Additional in silico analyses were performed to investigate the potential functions of the nonsynonymous rs1042151 of HLA-DPB1. Using the ELM program (http://elm.eu.org/index.html), the amino acid change from the methionine to valine of the rs1042151 was not predicted as a functional linear motif. We applied the eQTL browser (http://eqtl.uchicago.edu/cgi-bin/gbrowse/eqtl/) to expect whether rs1042151 could regulate the expression of protein(s) and/or mRNA(s). Intriguingly, rs1042151 was found to act as a potential cis-regulator for HLA-DPB1 expression with a high eQTL score of 36.83 (Supplementary Fig. 1). In addition, the SNP function prediction (http://snpinfo.niehs.nih.gov/snpfunc.htm) indicates that the rs1042151 could be located in an exonic splicing enhancer (ESE) region (Supplementary Table 6). The findings suggest that HLA-DPB1 rs1042151 could be a functional nonsynonymous variant for AERD development.

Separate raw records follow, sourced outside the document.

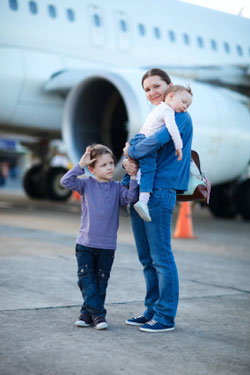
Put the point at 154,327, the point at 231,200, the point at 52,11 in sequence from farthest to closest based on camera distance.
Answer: the point at 231,200 < the point at 52,11 < the point at 154,327

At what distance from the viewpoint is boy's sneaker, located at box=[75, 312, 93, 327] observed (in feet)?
11.1

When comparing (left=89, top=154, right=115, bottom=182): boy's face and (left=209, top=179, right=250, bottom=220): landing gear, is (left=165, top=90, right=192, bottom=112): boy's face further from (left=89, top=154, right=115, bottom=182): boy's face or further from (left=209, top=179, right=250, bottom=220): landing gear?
(left=209, top=179, right=250, bottom=220): landing gear

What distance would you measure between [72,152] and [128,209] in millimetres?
4953

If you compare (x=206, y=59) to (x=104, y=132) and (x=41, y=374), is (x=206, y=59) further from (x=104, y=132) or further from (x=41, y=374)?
(x=41, y=374)

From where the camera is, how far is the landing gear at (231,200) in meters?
10.6

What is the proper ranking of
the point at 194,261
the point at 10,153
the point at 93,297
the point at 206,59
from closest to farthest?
the point at 93,297 < the point at 194,261 < the point at 206,59 < the point at 10,153

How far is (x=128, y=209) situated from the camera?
370 centimetres

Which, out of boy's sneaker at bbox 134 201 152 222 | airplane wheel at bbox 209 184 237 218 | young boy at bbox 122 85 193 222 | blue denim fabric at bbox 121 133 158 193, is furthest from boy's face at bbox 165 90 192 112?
airplane wheel at bbox 209 184 237 218

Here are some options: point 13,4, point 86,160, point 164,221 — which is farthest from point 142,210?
point 13,4

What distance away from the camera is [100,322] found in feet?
11.1

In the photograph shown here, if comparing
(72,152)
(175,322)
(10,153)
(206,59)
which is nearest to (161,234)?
(175,322)

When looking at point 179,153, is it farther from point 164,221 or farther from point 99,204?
point 99,204

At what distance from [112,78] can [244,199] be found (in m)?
3.74

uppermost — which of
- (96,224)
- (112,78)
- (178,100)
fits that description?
(112,78)
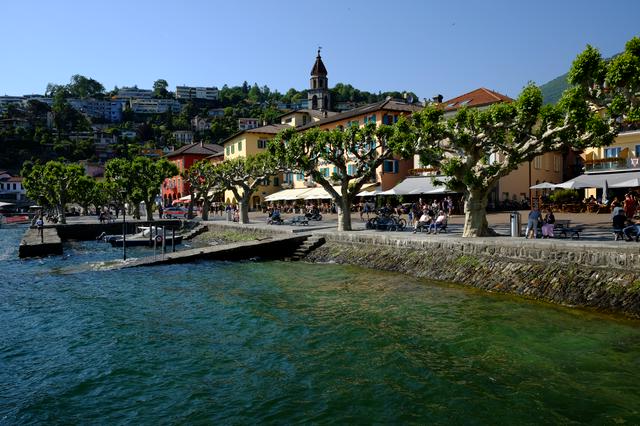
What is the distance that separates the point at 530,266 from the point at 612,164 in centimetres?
2689

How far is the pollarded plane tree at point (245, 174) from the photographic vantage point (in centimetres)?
4487

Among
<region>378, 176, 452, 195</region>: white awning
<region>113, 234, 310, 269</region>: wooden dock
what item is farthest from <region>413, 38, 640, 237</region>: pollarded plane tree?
<region>378, 176, 452, 195</region>: white awning

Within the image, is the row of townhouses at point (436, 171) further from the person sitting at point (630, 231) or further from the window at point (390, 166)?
the person sitting at point (630, 231)

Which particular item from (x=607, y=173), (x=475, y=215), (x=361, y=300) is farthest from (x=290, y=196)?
(x=361, y=300)

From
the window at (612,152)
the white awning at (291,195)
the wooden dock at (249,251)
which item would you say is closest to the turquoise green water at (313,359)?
the wooden dock at (249,251)

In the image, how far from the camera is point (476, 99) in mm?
50938

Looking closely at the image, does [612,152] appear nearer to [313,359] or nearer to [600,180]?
[600,180]

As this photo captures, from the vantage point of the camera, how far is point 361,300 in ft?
57.3

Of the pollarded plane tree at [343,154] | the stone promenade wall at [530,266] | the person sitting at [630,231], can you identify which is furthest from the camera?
the pollarded plane tree at [343,154]

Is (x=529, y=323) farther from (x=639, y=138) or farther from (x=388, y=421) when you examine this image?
(x=639, y=138)

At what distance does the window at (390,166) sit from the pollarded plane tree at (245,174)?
13.1 meters

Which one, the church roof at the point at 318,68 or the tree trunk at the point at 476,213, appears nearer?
the tree trunk at the point at 476,213

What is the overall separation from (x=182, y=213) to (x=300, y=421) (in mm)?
59388

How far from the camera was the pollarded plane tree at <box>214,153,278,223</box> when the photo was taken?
44869 millimetres
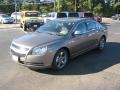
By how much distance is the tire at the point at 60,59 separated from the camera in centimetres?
796

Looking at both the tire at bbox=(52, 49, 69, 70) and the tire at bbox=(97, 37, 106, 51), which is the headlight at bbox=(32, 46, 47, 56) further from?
the tire at bbox=(97, 37, 106, 51)

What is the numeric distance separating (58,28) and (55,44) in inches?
49.8

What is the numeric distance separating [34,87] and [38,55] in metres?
1.27

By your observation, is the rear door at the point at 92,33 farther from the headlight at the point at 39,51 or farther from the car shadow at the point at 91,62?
the headlight at the point at 39,51

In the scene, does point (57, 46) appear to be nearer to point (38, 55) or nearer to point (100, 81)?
point (38, 55)

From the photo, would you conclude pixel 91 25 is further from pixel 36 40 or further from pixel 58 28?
pixel 36 40

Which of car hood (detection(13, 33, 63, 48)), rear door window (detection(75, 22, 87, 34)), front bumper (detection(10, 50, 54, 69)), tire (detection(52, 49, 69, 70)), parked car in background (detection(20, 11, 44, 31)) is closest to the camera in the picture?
front bumper (detection(10, 50, 54, 69))

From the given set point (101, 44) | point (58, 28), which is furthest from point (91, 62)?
point (101, 44)

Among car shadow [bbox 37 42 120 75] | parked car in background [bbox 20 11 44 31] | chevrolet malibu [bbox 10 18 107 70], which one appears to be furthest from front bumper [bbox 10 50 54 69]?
parked car in background [bbox 20 11 44 31]

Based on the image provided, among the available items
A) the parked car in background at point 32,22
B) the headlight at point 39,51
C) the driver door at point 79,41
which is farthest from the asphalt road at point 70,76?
the parked car in background at point 32,22

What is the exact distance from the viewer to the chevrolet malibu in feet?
25.2

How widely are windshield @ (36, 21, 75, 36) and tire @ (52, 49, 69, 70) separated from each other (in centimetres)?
69

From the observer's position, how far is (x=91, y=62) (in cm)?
918

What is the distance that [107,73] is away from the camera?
7797 mm
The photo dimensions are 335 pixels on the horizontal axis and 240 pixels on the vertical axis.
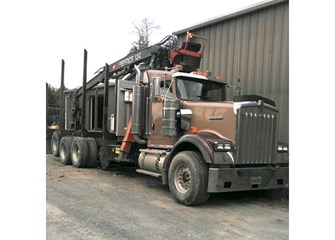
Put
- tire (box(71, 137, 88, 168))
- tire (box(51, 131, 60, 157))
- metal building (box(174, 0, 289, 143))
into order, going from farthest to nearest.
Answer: tire (box(51, 131, 60, 157)), tire (box(71, 137, 88, 168)), metal building (box(174, 0, 289, 143))

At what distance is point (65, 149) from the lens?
12.4 meters

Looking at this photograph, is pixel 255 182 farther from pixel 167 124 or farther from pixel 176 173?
pixel 167 124

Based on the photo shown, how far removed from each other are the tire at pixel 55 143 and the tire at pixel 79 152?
205cm

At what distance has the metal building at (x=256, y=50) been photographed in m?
8.98

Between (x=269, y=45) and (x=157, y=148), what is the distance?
12.7 ft

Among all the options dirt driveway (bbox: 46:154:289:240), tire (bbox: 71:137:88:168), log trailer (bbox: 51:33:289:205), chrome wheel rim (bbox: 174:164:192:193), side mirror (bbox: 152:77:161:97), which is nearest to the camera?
dirt driveway (bbox: 46:154:289:240)

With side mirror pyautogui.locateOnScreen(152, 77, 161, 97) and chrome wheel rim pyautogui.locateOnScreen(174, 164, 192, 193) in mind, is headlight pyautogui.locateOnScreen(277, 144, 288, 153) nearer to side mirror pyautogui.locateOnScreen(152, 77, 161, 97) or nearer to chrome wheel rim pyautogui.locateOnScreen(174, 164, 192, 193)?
chrome wheel rim pyautogui.locateOnScreen(174, 164, 192, 193)

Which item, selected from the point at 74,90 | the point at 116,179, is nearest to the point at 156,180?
the point at 116,179

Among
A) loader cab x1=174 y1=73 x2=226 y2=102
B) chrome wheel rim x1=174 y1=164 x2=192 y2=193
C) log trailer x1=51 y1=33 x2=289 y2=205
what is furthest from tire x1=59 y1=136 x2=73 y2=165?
chrome wheel rim x1=174 y1=164 x2=192 y2=193

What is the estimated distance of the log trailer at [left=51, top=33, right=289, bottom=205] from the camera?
258 inches

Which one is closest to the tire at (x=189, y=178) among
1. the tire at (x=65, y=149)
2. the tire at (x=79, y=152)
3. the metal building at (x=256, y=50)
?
the metal building at (x=256, y=50)

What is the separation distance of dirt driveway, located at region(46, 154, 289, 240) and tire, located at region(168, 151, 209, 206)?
0.19 meters

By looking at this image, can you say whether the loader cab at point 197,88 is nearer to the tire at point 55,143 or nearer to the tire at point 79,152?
the tire at point 79,152

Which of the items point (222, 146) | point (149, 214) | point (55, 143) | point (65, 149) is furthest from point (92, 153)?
point (222, 146)
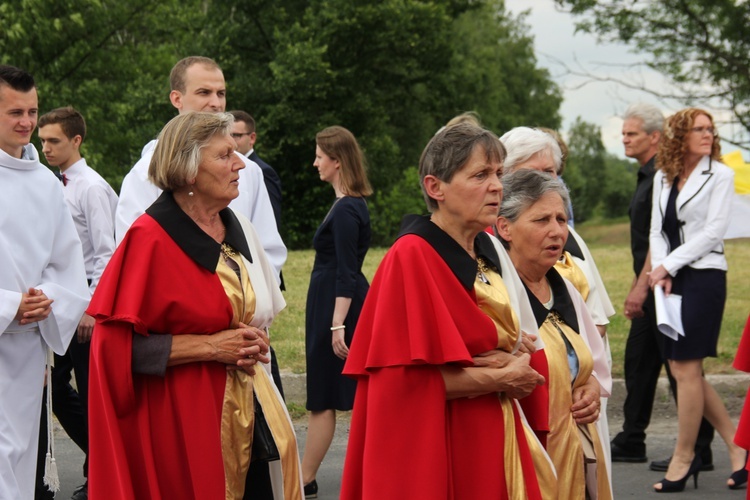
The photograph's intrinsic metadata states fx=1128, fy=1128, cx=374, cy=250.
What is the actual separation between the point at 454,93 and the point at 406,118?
6.75ft

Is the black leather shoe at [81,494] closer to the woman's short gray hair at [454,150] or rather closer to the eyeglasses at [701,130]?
the woman's short gray hair at [454,150]

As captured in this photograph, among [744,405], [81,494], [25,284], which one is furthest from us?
[81,494]

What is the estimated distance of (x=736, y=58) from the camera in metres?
15.5

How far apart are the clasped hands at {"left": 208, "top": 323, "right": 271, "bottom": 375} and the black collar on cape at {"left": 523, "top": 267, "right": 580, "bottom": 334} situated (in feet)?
3.53

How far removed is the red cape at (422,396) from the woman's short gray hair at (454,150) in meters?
0.27

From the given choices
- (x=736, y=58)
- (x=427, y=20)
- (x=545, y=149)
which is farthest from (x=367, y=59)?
(x=545, y=149)

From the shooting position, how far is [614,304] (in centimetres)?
1306

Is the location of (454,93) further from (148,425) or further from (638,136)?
(148,425)

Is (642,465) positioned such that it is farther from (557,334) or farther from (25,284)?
(25,284)

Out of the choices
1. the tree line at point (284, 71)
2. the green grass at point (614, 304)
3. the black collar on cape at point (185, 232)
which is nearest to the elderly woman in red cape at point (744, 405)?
the black collar on cape at point (185, 232)

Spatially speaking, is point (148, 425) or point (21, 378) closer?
point (148, 425)

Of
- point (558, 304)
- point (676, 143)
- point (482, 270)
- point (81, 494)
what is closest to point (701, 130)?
point (676, 143)

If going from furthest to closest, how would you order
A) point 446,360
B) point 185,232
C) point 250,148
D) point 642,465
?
1. point 250,148
2. point 642,465
3. point 185,232
4. point 446,360

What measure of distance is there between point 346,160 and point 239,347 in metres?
3.09
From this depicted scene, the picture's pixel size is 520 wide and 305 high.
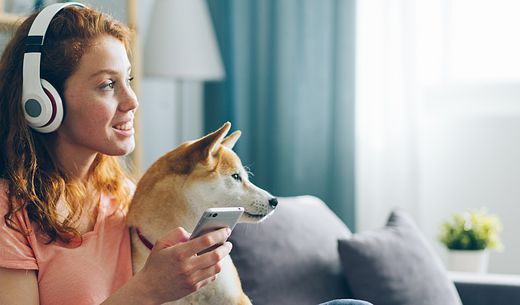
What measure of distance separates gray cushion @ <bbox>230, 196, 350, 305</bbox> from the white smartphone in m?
0.71

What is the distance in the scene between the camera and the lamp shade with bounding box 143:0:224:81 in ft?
9.73

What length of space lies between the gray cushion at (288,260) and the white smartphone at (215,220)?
71cm

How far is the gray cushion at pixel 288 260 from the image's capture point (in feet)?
5.70

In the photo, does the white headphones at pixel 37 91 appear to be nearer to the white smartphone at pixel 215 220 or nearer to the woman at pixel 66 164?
the woman at pixel 66 164

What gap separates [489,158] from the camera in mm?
2951

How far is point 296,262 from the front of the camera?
5.90 feet

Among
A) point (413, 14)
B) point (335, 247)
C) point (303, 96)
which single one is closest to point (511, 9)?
point (413, 14)

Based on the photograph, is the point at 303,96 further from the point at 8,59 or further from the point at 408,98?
the point at 8,59

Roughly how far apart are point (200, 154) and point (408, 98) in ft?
6.36

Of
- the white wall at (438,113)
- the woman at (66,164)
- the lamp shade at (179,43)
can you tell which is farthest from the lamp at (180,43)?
the woman at (66,164)

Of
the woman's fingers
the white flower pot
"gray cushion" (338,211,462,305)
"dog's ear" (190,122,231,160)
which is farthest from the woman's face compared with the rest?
the white flower pot

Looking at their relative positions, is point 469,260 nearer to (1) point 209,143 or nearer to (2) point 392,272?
(2) point 392,272

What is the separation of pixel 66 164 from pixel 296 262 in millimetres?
730

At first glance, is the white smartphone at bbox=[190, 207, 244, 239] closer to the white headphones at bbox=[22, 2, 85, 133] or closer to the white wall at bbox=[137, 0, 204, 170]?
the white headphones at bbox=[22, 2, 85, 133]
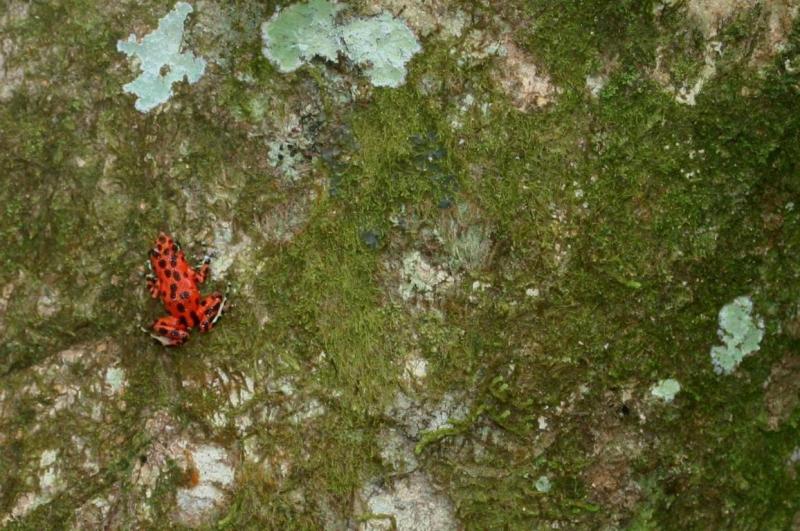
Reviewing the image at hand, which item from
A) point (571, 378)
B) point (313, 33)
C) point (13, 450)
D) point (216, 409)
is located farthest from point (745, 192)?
point (13, 450)

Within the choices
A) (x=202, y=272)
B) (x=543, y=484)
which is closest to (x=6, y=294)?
(x=202, y=272)

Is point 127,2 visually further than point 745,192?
Yes

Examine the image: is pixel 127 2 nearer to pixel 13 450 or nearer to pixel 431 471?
pixel 13 450

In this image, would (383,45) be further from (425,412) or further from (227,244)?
(425,412)

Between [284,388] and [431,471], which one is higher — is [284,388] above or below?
above

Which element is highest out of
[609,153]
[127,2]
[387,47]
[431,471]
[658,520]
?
[127,2]

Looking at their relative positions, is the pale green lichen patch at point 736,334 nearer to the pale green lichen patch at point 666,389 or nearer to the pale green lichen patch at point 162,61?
the pale green lichen patch at point 666,389
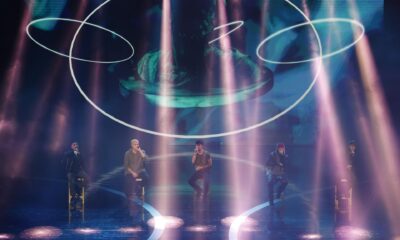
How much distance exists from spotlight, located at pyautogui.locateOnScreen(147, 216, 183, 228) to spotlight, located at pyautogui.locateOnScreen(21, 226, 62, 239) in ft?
4.94

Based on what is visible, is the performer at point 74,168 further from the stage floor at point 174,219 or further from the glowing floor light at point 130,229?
the glowing floor light at point 130,229

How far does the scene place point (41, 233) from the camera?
7.77m

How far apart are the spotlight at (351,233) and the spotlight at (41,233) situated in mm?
4268

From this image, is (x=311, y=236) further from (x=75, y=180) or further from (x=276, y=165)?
(x=75, y=180)

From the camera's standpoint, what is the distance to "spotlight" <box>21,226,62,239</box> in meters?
7.59

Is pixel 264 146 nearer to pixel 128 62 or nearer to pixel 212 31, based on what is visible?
pixel 212 31

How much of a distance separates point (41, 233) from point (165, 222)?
79.3 inches

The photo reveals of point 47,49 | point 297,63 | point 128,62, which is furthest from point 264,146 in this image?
point 47,49


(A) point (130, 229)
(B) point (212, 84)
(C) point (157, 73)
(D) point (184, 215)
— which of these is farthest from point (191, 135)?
(A) point (130, 229)

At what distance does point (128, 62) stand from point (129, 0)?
1.70 m

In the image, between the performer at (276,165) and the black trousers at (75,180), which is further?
the performer at (276,165)

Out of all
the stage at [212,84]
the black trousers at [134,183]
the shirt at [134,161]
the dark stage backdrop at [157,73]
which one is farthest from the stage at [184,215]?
the dark stage backdrop at [157,73]

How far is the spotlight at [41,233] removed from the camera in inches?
299

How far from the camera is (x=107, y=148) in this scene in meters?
14.6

In conclusion, we demonstrated that SNPs on 3′ regions of the HLA-DPB1 gene were significantly associated with the risk of AERD on a GWAS in a Korean asthmatic cohort. The genetic effects of HLA-DPB1 polymorphisms were scrutinized for AERD via fine mapping and rs1042151 (Met105Val) was revealed to be the most important genetic variant for the risk of AERD. The findings confirm previous studies and provide new insight into the genetic factors associated with AERD.